Solar Energy in India

There is currently a big urge to move to solar energy, and apparently India has decided that solar energy would greatly assist its plans to deal with climate change. However, according to a paper by Ghosh et al.in Environmental Research Letters, there is a minor problem: air pollution. It appears that while India is ranked fifth in the world for solar energy capacity, parts of it, and these tend to be the parts where you need the power, suffer from growing levels of particulate air pollution. There are two problems. First, the particles in the air block sunlight, thus reducing the power that strikes the panels. Second, the particles land on the panels and block the light until someone cleans the detritus off the panels.

I am not sure I understand why, but the impact on horizontal panels ranged from 10% to 16%, but the impact was much greater on panels that track the position of the sun (which is desirable to get the most power) as they suffered a 52% loss of power from pollution. Apparently if it were not for such pollution it was calculated (not sure on what basis – existing panels or proposed panels) to be able to generate somewhere between an additional six to sixteen TWh of solar electricity per year. That is a lot of power.

But if you are reducing the output of your panels by fifty percent, that means also you are doubling the real cost of the electricity from those panels prior to entering the grid because you are getting half the power from the same fixed cost installation. The loss of capacity translates into hundreds of millions of dollars annually. China has the same problem, with some regions twice as badly off as the Indian regions, although care must be taken with that comment because they are not necessarily measured the same way. In all cases, averaging down over area is carried out, but then different people may select different types of area.

So, what can be done about this? The most obvious approach is to alter the sources of the pollution, but this could be a problem. In India, the sources tend to be the use of kerosine to provide lighting and the use of dirty fuel for cooking and heating in rural villages.

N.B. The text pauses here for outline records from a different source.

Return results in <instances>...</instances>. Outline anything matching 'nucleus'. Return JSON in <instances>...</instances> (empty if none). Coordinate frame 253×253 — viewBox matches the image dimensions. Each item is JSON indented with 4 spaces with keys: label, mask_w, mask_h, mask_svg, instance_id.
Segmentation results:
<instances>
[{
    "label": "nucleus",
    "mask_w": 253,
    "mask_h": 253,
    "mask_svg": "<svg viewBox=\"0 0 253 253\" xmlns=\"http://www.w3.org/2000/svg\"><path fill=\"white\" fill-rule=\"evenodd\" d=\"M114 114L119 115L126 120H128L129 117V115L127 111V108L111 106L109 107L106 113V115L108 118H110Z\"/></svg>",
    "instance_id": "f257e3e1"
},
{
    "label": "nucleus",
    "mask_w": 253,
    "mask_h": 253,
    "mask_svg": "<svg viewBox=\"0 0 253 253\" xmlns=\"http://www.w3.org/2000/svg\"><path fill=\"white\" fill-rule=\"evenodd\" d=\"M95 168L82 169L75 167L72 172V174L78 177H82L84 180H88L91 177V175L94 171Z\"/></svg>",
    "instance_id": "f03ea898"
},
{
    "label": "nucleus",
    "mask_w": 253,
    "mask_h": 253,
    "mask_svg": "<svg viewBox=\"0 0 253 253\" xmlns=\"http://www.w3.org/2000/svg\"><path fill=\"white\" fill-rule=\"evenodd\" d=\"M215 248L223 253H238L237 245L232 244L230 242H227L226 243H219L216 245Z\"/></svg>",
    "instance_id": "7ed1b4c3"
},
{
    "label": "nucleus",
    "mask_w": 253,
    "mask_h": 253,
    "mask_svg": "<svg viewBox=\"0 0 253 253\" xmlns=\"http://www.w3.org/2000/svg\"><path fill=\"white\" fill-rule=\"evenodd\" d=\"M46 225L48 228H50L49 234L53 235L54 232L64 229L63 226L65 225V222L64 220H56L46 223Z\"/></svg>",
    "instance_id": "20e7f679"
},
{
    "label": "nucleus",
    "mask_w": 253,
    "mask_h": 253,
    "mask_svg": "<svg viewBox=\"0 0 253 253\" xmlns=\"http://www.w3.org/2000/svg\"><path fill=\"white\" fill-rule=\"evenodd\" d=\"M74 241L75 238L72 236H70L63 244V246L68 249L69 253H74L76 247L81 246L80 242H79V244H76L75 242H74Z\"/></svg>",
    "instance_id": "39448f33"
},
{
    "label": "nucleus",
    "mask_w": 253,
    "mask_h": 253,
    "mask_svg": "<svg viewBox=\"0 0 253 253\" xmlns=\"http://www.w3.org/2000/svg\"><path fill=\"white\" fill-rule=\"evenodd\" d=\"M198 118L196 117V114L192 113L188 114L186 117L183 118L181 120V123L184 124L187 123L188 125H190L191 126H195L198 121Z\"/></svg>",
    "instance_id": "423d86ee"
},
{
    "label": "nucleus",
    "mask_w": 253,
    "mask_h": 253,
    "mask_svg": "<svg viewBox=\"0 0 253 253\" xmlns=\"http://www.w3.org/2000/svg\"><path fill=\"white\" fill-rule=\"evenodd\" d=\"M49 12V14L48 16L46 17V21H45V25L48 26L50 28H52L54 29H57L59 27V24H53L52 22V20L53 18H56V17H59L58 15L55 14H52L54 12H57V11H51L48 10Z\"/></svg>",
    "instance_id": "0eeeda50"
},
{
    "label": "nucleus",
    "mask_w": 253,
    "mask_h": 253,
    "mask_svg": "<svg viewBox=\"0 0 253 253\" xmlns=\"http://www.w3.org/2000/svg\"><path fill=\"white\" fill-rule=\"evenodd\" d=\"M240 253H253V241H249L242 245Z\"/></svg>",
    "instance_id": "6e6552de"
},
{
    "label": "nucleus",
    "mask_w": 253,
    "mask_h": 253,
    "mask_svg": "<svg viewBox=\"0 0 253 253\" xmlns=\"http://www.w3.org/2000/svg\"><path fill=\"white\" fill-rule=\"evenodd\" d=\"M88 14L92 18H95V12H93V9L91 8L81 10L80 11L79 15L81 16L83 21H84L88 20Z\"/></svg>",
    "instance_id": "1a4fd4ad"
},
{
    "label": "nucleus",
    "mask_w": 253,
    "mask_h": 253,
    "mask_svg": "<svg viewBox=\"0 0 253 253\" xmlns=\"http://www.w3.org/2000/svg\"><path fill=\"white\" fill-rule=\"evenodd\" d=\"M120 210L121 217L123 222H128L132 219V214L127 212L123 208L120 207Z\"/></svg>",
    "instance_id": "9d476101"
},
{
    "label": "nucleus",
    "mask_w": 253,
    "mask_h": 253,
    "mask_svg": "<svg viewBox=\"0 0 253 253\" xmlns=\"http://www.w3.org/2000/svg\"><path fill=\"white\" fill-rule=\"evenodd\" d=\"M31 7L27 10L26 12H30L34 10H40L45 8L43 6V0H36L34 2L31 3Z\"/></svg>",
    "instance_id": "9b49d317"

The answer is to electrify them, but now the problem is there are 600,000 such villages. Problems in a country like India or China tend to be very large, although the good news is the number of people available to work on them is also very large. Unfortunately, these villages are not very wealthy. If you want to replace home cooking with electricity, and domestic heating with electricity, someone has to pay for electric ranges. One estimate is 80 million of them. Big business for the maker of electric cookers, but who pays for them when the rural people are fairly close to the poverty line. They cook with fuel like biomass that gets smoky because that is cheap or free. Their cookers may even be home-made, but even if not so, they would have to be discarded as they could not be used for electric cooking.

There are claimed to be other benefits for reducing such pollution. Thus reducing air pollution would reduce cloudiness, which means even better solar energy production. It is also claimed that precipitation is inhibited from polluted clouds, so it is concluded that with more precipitation that would wash more pollution from the air. I am not sure I follow that reasoning, because they have already concluded that they will have fewer clouds.

If they removed these sources of air pollution, they calculated that an extra three TWh per year could be generated from flat surface panels, or eight TWh per year could be generated from tracking panels. The immediate goal is apparently to have 100 GW solar installed. It will be interesting to see if this can be achieved. One problem is that while the economics look good in terms of money saved from increased solar energy, the infrastructure costs associated with it were neglected. My guess is the current air pollution will be around for a while. It also shows the weaknesses of many solar energy projects, such as setting up huge farms in the Sahara. How do you stop fine sand coating panels? An army of panel polishers?